__DATA SHOWN__.
**********

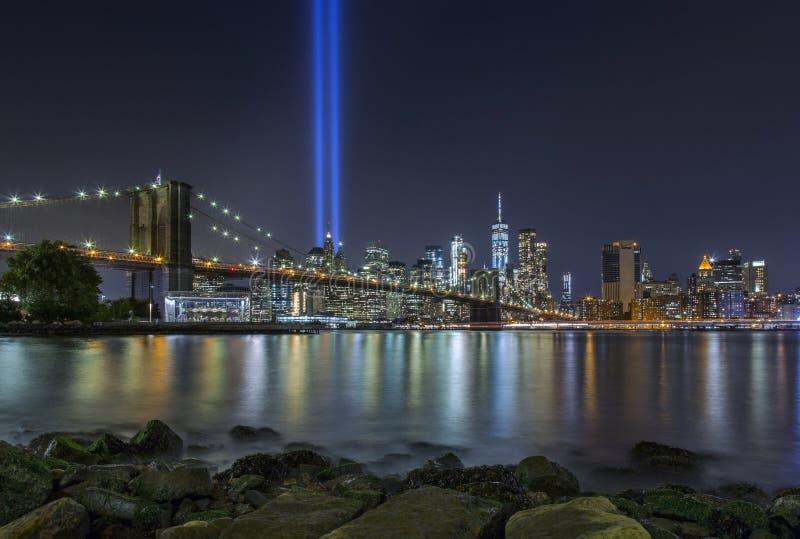 9/11 hedersgåva i ljus på den Brooklyn bron och Lower Manhattan Sk arkivbild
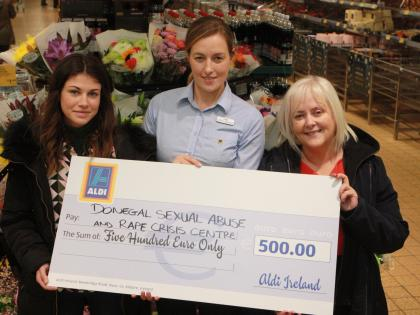 Aldi staff to their bit for charity - Donegal Democrat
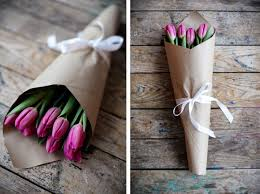 paper wrapped flowers how to wrap flowers creative ideas step by step guide threads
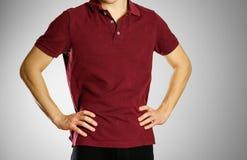 Парень в темноте - красном пустом поло футболки Подготовленный для вашего lo стоковые изображения rf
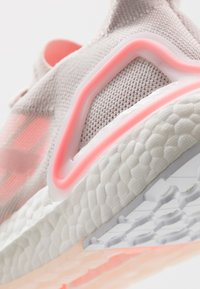 adidas Performance - ULTRABOOST A.RDY - Obuwie do biegania treningowe - pink/light flash red/footwear white - 5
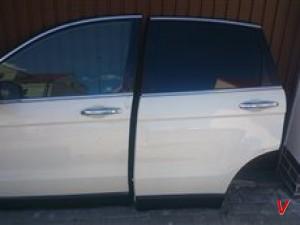 Honda CR-V Двери задние HG82992783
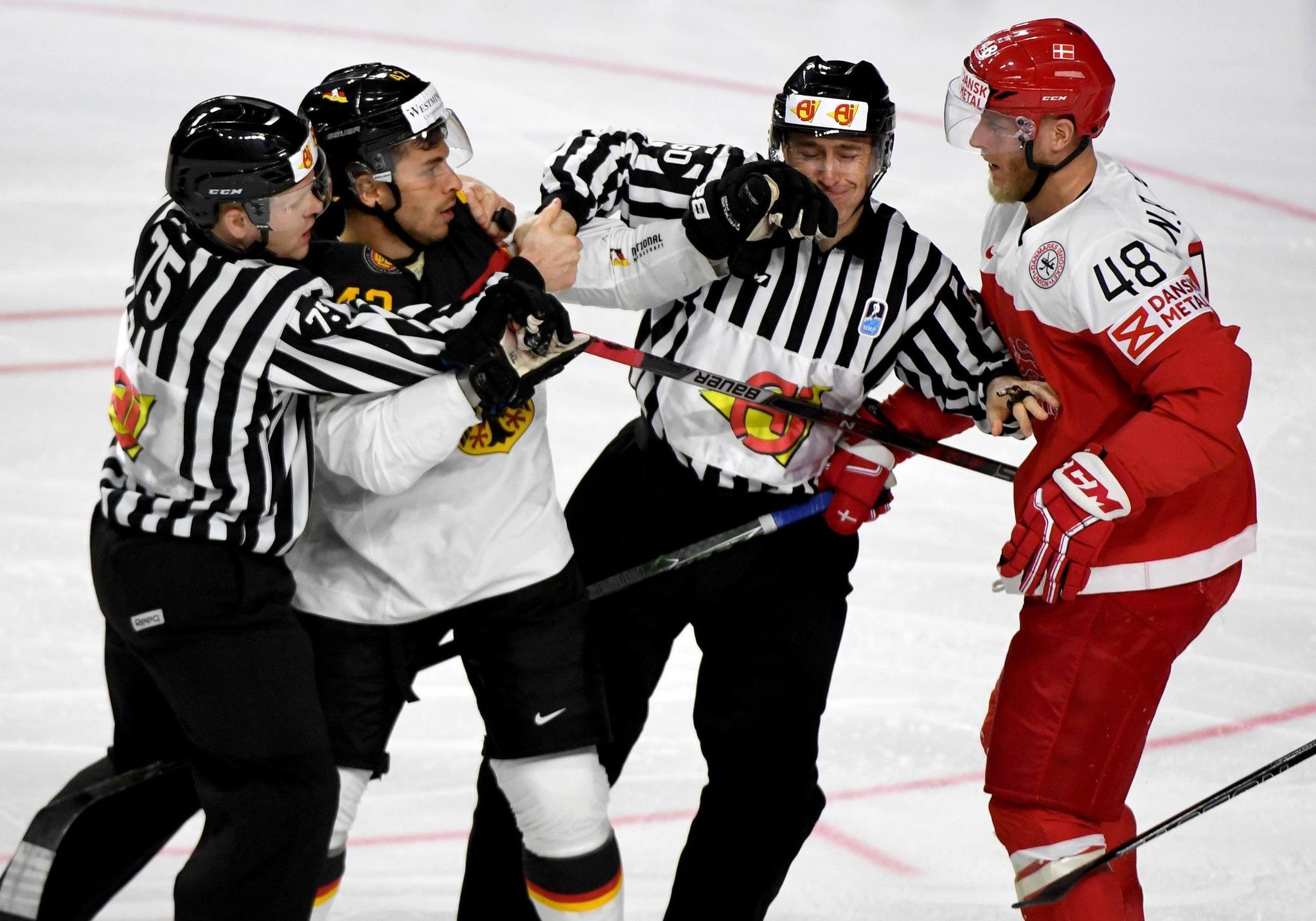 Emotionen pur: Dänemarks Nicholas Jensen (rechts) und Deutschlands Yasin Ehliz  prügeln sich auf dem Eis; die Schiedsrichter gehen dazwischen.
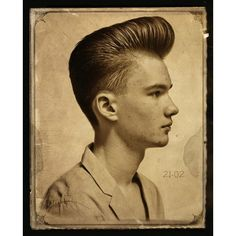 Now that all my hair in front is falling out, The Pompadour.making its way back into popular demand! Mens Rockabilly Hairstyles, Mohawk Hairstyles Men, Look Rockabilly, Pompadour Hairstyle, Classic Hairstyles, Retro Hairstyles, Men's Pompadour, Men's Hairstyle, Medium Hairstyles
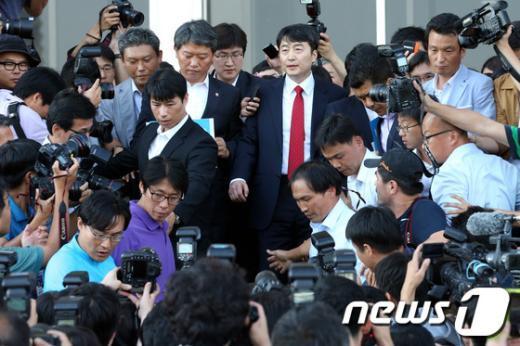 [사진]체포동의안 가결, 취재진에 둘러싸인 이석기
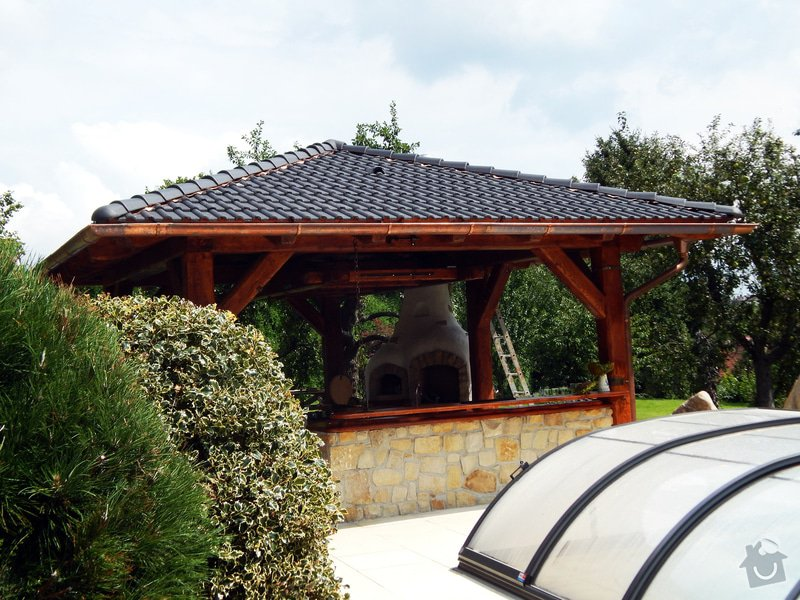 Výstavba venkovní kuchyně pod masivní ručně otesanou dřevostavbou: DSCN3874res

**********

Output the records above as they stand, from the first line to the line with "Emotionen pur: Dänemarks", inclusive, and exclude the pictures.

 9/11 hedersgåva i ljus på den Brooklyn bron och Lower Manhattan Sk arkivbild
 Aldi staff to their bit for charity - Donegal Democrat
 paper wrapped flowers how to wrap flowers creative ideas step by step guide threads
 Парень в темноте - красном пустом поло футболки Подготовленный для вашего lo стоковые изображения rf
 adidas Performance - ULTRABOOST A.RDY - Obuwie do biegania treningowe - pink/light flash red/footwear white - 5
 Honda CR-V Двери задние HG82992783
 Emotionen pur: Dänemarks Nicholas Jensen (rechts) und Deutschlands Yasin Ehliz  prügeln sich auf dem Eis; die Schiedsrichter gehen dazwischen.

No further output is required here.